## Source data
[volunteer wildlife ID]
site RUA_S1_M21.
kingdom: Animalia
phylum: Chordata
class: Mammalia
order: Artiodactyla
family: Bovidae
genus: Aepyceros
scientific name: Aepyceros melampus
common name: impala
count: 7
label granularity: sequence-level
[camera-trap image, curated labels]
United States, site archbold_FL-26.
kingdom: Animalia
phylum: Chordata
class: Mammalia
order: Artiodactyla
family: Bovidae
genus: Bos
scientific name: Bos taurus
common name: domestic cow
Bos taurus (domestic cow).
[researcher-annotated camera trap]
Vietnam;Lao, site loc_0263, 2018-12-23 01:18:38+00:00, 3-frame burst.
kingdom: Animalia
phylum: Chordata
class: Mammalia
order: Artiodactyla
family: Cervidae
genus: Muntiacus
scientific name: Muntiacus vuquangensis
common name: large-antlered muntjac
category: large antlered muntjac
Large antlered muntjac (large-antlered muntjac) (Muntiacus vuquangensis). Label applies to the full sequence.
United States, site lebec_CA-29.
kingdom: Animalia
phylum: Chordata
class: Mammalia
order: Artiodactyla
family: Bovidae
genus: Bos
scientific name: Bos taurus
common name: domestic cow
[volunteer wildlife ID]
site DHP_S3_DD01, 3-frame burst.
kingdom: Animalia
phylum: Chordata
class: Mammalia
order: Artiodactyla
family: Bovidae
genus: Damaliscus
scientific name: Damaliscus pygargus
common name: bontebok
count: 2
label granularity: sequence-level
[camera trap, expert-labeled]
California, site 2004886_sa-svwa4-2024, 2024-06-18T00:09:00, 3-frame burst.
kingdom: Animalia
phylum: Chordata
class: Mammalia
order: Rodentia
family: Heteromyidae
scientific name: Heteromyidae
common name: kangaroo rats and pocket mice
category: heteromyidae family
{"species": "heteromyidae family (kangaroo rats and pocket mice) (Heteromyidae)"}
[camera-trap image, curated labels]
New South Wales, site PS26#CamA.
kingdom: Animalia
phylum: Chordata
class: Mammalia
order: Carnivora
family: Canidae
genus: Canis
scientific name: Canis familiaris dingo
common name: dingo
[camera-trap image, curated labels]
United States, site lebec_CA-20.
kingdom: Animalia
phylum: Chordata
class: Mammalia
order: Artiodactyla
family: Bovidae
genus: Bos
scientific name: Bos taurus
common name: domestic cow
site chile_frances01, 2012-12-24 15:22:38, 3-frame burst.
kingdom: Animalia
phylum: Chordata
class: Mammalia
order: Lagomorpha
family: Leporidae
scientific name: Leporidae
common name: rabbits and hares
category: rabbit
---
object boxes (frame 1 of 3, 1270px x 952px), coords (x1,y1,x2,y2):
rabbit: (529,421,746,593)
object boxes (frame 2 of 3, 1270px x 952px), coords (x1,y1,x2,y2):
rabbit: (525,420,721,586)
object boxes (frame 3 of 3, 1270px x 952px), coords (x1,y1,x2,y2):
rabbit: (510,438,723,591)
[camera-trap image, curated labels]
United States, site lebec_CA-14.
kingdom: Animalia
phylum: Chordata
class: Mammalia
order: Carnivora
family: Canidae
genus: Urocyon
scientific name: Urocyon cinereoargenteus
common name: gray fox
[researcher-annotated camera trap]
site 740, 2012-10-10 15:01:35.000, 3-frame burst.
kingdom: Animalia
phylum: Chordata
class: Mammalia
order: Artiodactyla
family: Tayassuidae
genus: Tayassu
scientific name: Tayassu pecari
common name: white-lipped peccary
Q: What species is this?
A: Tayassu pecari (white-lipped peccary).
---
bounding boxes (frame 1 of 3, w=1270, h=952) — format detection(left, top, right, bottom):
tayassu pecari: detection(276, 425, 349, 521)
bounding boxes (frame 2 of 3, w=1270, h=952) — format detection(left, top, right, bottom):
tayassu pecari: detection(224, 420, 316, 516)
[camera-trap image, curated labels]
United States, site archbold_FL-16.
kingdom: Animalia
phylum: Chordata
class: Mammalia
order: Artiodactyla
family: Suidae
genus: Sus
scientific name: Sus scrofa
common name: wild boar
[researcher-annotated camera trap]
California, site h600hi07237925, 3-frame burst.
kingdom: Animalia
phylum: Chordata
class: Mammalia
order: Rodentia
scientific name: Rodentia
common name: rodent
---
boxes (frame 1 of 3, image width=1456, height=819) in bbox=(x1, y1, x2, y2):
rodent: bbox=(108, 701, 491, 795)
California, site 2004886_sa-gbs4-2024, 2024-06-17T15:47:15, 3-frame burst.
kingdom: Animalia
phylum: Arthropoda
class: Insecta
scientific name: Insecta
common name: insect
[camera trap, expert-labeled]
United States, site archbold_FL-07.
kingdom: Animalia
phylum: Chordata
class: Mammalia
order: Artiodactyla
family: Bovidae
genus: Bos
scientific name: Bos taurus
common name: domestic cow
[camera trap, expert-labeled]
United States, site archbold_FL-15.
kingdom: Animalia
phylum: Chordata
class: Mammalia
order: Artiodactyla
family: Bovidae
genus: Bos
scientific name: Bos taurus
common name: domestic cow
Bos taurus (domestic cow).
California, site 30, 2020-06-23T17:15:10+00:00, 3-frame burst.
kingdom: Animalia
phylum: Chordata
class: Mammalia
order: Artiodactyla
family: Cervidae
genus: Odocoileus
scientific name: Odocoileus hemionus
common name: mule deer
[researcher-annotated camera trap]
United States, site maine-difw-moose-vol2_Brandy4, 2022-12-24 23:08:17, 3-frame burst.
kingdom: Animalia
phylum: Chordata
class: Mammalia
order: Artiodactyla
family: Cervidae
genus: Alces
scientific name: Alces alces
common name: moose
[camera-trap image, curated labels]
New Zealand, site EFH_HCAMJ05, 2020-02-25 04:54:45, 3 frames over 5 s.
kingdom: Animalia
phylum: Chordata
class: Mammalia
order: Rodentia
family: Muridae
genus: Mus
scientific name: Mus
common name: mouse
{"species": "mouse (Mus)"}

## What you should do
Please reproduce the records above in their entirety, exactly as given.

## Result of the task
[volunteer wildlife ID]
site RUA_S1_M21.
kingdom: Animalia
phylum: Chordata
class: Mammalia
order: Artiodactyla
family: Bovidae
genus: Aepyceros
scientific name: Aepyceros melampus
common name: impala
count: 7
label granularity: sequence-level
[camera-trap image, curated labels]
United States, site archbold_FL-26.
kingdom: Animalia
phylum: Chordata
class: Mammalia
order: Artiodactyla
family: Bovidae
genus: Bos
scientific name: Bos taurus
common name: domestic cow
Bos taurus (domestic cow).
[researcher-annotated camera trap]
Vietnam;Lao, site loc_0263, 2018-12-23 01:18:38+00:00, 3-frame burst.
kingdom: Animalia
phylum: Chordata
class: Mammalia
order: Artiodactyla
family: Cervidae
genus: Muntiacus
scientific name: Muntiacus vuquangensis
common name: large-antlered muntjac
category: large antlered muntjac
Large antlered muntjac (large-antlered muntjac) (Muntiacus vuquangensis). Label applies to the full sequence.
United States, site lebec_CA-29.
kingdom: Animalia
phylum: Chordata
class: Mammalia
order: Artiodactyla
family: Bovidae
genus: Bos
scientific name: Bos taurus
common name: domestic cow
[volunteer wildlife ID]
site DHP_S3_DD01, 3-frame burst.
kingdom: Animalia
phylum: Chordata
class: Mammalia
order: Artiodactyla
family: Bovidae
genus: Damaliscus
scientific name: Damaliscus pygargus
common name: bontebok
count: 2
label granularity: sequence-level
[camera trap, expert-labeled]
California, site 2004886_sa-svwa4-2024, 2024-06-18T00:09:00, 3-frame burst.
kingdom: Animalia
phylum: Chordata
class: Mammalia
order: Rodentia
family: Heteromyidae
scientific name: Heteromyidae
common name: kangaroo rats and pocket mice
category: heteromyidae family
{"species": "heteromyidae family (kangaroo rats and pocket mice) (Heteromyidae)"}
[camera-trap image, curated labels]
New South Wales, site PS26#CamA.
kingdom: Animalia
phylum: Chordata
class: Mammalia
order: Carnivora
family: Canidae
genus: Canis
scientific name: Canis familiaris dingo
common name: dingo
[camera-trap image, curated labels]
United States, site lebec_CA-20.
kingdom: Animalia
phylum: Chordata
class: Mammalia
order: Artiodactyla
family: Bovidae
genus: Bos
scientific name: Bos taurus
common name: domestic cow
site chile_frances01, 2012-12-24 15:22:38, 3-frame burst.
kingdom: Animalia
phylum: Chordata
class: Mammalia
order: Lagomorpha
family: Leporidae
scientific name: Leporidae
common name: rabbits and hares
category: rabbit
---
object boxes (frame 1 of 3, 1270px x 952px), coords (x1,y1,x2,y2):
rabbit: (529,421,746,593)
object boxes (frame 2 of 3, 1270px x 952px), coords (x1,y1,x2,y2):
rabbit: (525,420,721,586)
object boxes (frame 3 of 3, 1270px x 952px), coords (x1,y1,x2,y2):
rabbit: (510,438,723,591)
[camera-trap image, curated labels]
United States, site lebec_CA-14.
kingdom: Animalia
phylum: Chordata
class: Mammalia
order: Carnivora
family: Canidae
genus: Urocyon
scientific name: Urocyon cinereoargenteus
common name: gray fox
[researcher-annotated camera trap]
site 740, 2012-10-10 15:01:35.000, 3-frame burst.
kingdom: Animalia
phylum: Chordata
class: Mammalia
order: Artiodactyla
family: Tayassuidae
genus: Tayassu
scientific name: Tayassu pecari
common name: white-lipped peccary
Q: What species is this?
A: Tayassu pecari (white-lipped peccary).
---
bounding boxes (frame 1 of 3, w=1270, h=952) — format detection(left, top, right, bottom):
tayassu pecari: detection(276, 425, 349, 521)
bounding boxes (frame 2 of 3, w=1270, h=952) — format detection(left, top, right, bottom):
tayassu pecari: detection(224, 420, 316, 516)
[camera-trap image, curated labels]
United States, site archbold_FL-16.
kingdom: Animalia
phylum: Chordata
class: Mammalia
order: Artiodactyla
family: Suidae
genus: Sus
scientific name: Sus scrofa
common name: wild boar
[researcher-annotated camera trap]
California, site h600hi07237925, 3-frame burst.
kingdom: Animalia
phylum: Chordata
class: Mammalia
order: Rodentia
scientific name: Rodentia
common name: rodent
---
boxes (frame 1 of 3, image width=1456, height=819) in bbox=(x1, y1, x2, y2):
rodent: bbox=(108, 701, 491, 795)
California, site 2004886_sa-gbs4-2024, 2024-06-17T15:47:15, 3-frame burst.
kingdom: Animalia
phylum: Arthropoda
class: Insecta
scientific name: Insecta
common name: insect
[camera trap, expert-labeled]
United States, site archbold_FL-07.
kingdom: Animalia
phylum: Chordata
class: Mammalia
order: Artiodactyla
family: Bovidae
genus: Bos
scientific name: Bos taurus
common name: domestic cow
[camera trap, expert-labeled]
United States, site archbold_FL-15.
kingdom: Animalia
phylum: Chordata
class: Mammalia
order: Artiodactyla
family: Bovidae
genus: Bos
scientific name: Bos taurus
common name: domestic cow
Bos taurus (domestic cow).
California, site 30, 2020-06-23T17:15:10+00:00, 3-frame burst.
kingdom: Animalia
phylum: Chordata
class: Mammalia
order: Artiodactyla
family: Cervidae
genus: Odocoileus
scientific name: Odocoileus hemionus
common name: mule deer
[researcher-annotated camera trap]
United States, site maine-difw-moose-vol2_Brandy4, 2022-12-24 23:08:17, 3-frame burst.
kingdom: Animalia
phylum: Chordata
class: Mammalia
order: Artiodactyla
family: Cervidae
genus: Alces
scientific name: Alces alces
common name: moose
[camera-trap image, curated labels]
New Zealand, site EFH_HCAMJ05, 2020-02-25 04:54:45, 3 frames over 5 s.
kingdom: Animalia
phylum: Chordata
class: Mammalia
order: Rodentia
family: Muridae
genus: Mus
scientific name: Mus
common name: mouse
{"species": "mouse (Mus)"}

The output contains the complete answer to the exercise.